=== Provided text ===

Thomas Fougeirol (b. 1965) is a French artist living and work between Paris, France, and New York. He received his DNSEP degree from École Nationale Supérieure des Beaux-Arts, Paris. Solo and two-person exhibitions include FRAC Haute-Normandie, France; Praz-Delavallade, Paris/Los Angeles; Albertz Benda, New York (with Carrie Yamaoka); and CLEARING, Brooklyn (with Esther Kläs). Group exhibitions include Centre Pompidou, Paris; Collège des Bernardins, Paris; CAC - La Passerelle, Alfortville, France; Margulies Collection, Miami; Abbaye Saint-André - Centre d’art contemporain, Meymac, France; FUTURA Centre for Contemporary Art, Prague; and Sean Kelly, New York. His work is in the collection of Centre Pompidou, Paris; Musée d’Art Moderne de la Ville de Paris; Fondation Louis Vuitton pour l’art contemporain; CNAP/FNAC - Fonds national d’art contemporain, Paris; Collection Chanel; Berezdivin Collection, Porto Rico; The Margulies Foundation, Miami; and The Pizzuti Collection, Columbus, OH.

Jo-ey Tang (b. 1978) is a Hong Kong-born American artist, curator, and writer living and working between Paris, France, and Columbus, Ohio. He received his BFA from San Francisco Art Institute and MFA from New York University. He has had solo and two-person exhibitions at Komplot, Brussels; Treignac Projet, France (with Jason Hendrik Hansma); Galerie Joseph Tang, Paris (solo and with Carlos Reyes); Galerie Nathalie Obadia, Paris (with Shanta Rao); PORINO/Chert, Berlin; and Exile, Berlin.

===

**Tasks to carry out:**
(1) Condense the paragraph of the artist biographies beginning "Thomas Fougeirol (b. 1965)" into a brief list that keeps its main facts.
(2) According to the artist biographies, from which institution did Jo-ey Tang receive his MFA?
(3) Write the next part of the artist biographies, picking up after their final sentence.
The data has no role in any task on the artist biographies.

=== Data lines ===

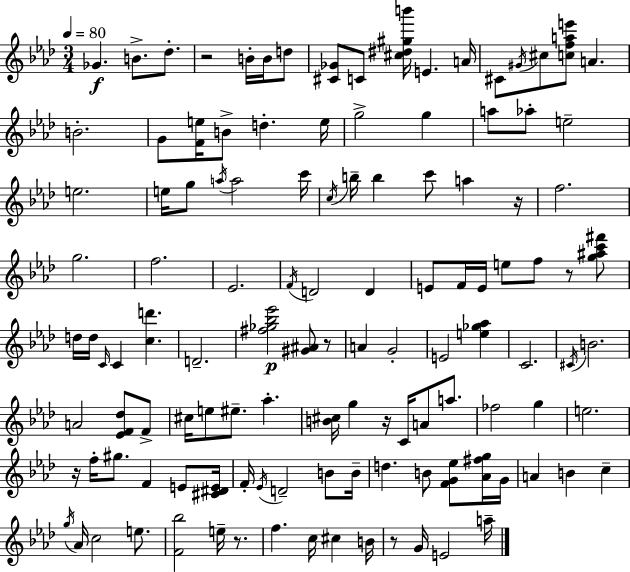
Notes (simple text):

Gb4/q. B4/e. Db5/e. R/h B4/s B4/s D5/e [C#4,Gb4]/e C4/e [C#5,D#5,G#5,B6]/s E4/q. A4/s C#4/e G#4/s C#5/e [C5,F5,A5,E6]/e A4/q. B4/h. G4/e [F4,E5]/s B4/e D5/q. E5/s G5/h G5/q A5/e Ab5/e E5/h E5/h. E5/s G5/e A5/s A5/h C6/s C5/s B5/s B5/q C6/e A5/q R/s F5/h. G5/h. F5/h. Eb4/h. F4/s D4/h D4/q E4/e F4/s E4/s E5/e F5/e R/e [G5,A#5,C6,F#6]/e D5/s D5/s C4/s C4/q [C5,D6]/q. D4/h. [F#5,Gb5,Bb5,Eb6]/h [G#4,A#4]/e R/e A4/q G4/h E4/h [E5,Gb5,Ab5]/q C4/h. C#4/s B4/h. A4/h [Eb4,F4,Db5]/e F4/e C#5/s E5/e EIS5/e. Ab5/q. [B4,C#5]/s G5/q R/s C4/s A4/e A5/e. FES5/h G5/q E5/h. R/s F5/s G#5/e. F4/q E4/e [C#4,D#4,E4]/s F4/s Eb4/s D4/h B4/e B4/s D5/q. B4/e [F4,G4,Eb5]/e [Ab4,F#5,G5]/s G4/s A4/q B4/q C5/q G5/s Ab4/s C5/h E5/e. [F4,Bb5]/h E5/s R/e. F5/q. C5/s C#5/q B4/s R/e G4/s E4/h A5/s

===

**Answers in order:**
(1)
- Thomas Fougeirol: French artist, born 1965, based in Paris and New York
- Education: DNSEP degree, École Nationale Supérieure des Beaux-Arts, Paris
- Solo and two-person exhibitions: FRAC Haute-Normandie; Praz-Delavallade, Paris/Los Angeles; Albertz Benda, New York (with Carrie Yamaoka); CLEARING, Brooklyn (with Esther Kläs)
- Group exhibitions: Centre Pompidou, Paris; Collège des Bernardins, Paris; CAC - La Passerelle, Alfortville; Margulies Collection, Miami; Abbaye Saint-André, Meymac; FUTURA, Prague; Sean Kelly, New York
- Collections: Centre Pompidou; Musée d'Art Moderne de la Ville de Paris; Fondation Louis Vuitton; CNAP/FNAC, Paris; Collection Chanel; Berezdivin Collection, Porto Rico; The Margulies Foundation, Miami; The Pizzuti Collection, Columbus, OH

(2) New York University.

(3)
Group exhibitions include Le Musée d’art contemporain la Haute-Vienne, France; Fondation d’Entreprise Ricard, Paris; Jan Van Eyck Academie, Maastricht; IAC-Institut d’art contemporain Villeurbane / Rhône-Alpes, France; Occidental Temporary, Villejuif, France; Walker Art Center Library, Minneapolis; and Denniston Hill, Woodridge, NY. Since 2015, he had been collaborating with the original core members of queer art collective fierce pussy. Their project has taken the form of exhibition as chapters, arms ache avid aeon: Nancy Brooks Brody / Joy Episalla / Zoe Leonard / Carrie Yamaoka: fierce pussy amplified took place at Beeler Gallery at Columbus College of Art & Design, and at Institute of Contemporary Art, Philadelphia. Tang was arts editor of n+1 (2009-2014), and curator at Palais de Tokyo, Paris (2014-2015), and since 2017 Director of Exhibitions at Beeler Gallery, where he temporalizes a programming in a non-static format that prioritizes movement and change. He has curated and organized events and exhibitions at Rupert, Vilnius; Chi K11 Art Museum, Shanghai; FUTURA Centre for Contemporary Art, Prague; and Praz-Delavallade, Paris. His writing has appeared in Artforum.com, Flash Art, and ArtAsiaPacific. He has talked to Pratchaya Phinthong, Jean-Luc Moulène, Josephine Halvorson, Gabriel Kuri, and reflected in writing on the works of Yu Ji, Elaine Cameron-Weir, and Wang Bing, among others. His work is in the collection of Centre Pompidou, Paris, and MoMA Library.

The plates of the present
From 2013 to 2019, Thomas Fougeirol and Jo-ey Tang’s non-curatorial project The plates of the present took place in Ivry-sur-Seine, France. More than 130 artists were invited to create eight photograms, spending from an afternoon to days in a storage-turned-photographic darkroom. The project’s name is taken from the beginning of a sentence in William Henry Fox Talbot’s The Pencil of Nature, the first photographically illustrated book commercially published in six installments between 1844 and 1846. Stages of the project have been exhibited at Baxter St / Camera Club of New York in 2015, curated by Sonel Breslav, with a publication by Blonde Art Books and Secretary Press, and at Praz-Delavallade, Paris, in 2017. Its entire archive of more than 1000 photograms and one video has been gifted to Centre Pompidou, Paris, in 2019. An exhibition organized in collaboration with Florian Ebner, chief of photography at Centre Pompidou, will open in October 2020.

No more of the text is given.